Beijing Cracked the One Wall That Actually Mattered
Meituan says LongCat-2.0 is the first trillion-parameter model to complete both full training and inference on a 50,000-card domestic Chinese compute cluster [1]. That phrase - full training - is the whole story. Until now, Chinese labs could run finished models on home-grown silicon, but the punishing pre-training run, the part that needs tens of thousands of chips talking to each other for weeks, was assumed to require Nvidia hardware [2]. To coordinate that many accelerators without Nvidia's NCCL networking layer, Meituan swapped in Huawei's HCCL communication library [3], and community teardowns peg the hardware as Huawei Ascend-class ASIC superpods.

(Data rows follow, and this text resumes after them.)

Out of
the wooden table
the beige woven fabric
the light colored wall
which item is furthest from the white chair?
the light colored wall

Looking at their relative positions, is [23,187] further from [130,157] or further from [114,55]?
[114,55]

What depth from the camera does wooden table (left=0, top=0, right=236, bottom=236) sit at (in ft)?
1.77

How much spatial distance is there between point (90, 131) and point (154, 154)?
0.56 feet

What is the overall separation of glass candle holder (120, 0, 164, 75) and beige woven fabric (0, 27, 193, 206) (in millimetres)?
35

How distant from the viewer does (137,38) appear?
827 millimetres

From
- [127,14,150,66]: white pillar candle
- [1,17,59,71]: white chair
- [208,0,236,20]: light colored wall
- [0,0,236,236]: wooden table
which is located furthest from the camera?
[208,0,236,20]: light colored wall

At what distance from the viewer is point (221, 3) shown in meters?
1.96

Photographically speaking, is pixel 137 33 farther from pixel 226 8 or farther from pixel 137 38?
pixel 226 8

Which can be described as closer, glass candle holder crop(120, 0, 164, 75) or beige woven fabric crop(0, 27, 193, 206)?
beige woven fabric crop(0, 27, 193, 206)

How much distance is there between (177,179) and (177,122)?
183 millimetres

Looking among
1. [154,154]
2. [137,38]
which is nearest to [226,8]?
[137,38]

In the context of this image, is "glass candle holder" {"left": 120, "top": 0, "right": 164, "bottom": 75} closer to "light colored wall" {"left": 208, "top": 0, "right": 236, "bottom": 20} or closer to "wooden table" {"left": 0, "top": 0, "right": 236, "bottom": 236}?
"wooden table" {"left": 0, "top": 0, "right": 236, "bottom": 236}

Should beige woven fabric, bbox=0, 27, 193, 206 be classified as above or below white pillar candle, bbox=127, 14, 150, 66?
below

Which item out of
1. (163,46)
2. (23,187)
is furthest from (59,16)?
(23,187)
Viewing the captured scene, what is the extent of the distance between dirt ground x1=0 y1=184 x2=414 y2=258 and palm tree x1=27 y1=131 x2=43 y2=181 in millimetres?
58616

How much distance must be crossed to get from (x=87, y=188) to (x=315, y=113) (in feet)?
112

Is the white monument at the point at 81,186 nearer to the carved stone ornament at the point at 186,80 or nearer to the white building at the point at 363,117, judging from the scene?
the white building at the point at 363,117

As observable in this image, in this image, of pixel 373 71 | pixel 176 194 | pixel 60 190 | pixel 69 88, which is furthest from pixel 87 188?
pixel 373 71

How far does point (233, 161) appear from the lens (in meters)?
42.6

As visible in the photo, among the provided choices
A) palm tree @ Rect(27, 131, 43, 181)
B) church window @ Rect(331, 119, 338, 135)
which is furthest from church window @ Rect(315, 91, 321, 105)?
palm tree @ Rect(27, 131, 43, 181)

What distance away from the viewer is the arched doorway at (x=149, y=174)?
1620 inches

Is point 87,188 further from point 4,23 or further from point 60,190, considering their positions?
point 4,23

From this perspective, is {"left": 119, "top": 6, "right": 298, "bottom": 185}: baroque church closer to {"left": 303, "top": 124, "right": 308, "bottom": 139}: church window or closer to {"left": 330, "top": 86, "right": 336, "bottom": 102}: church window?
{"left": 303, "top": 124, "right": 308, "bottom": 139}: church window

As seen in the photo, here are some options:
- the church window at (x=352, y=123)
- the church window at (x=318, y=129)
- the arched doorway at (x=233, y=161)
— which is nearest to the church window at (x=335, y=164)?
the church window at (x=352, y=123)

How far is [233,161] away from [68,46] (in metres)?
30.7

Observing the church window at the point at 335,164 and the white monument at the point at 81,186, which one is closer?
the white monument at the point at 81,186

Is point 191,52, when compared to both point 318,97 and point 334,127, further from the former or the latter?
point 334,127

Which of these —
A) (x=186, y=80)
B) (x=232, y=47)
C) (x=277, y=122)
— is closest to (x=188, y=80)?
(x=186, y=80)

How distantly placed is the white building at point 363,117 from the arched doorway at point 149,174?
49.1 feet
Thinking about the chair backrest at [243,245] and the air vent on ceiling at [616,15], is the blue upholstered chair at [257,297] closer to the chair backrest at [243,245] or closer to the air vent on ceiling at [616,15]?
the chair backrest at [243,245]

The architecture is what makes the scale affordable. LongCat-2.0 is a sparse mixture-of-experts design: 1.6 trillion total parameters, but only about 48 billion fire on any given token, paired with a new 'LongCat Sparse Attention' that keeps the 1-million-token context window from exploding in cost [4]. The point is not that the chips beat Nvidia's - they do not - it is that 'good enough' domestic silicon, wired together cleverly, was enough to train a frontier-scale model start to finish. That is the exact assumption the entire export-control strategy was built to prevent.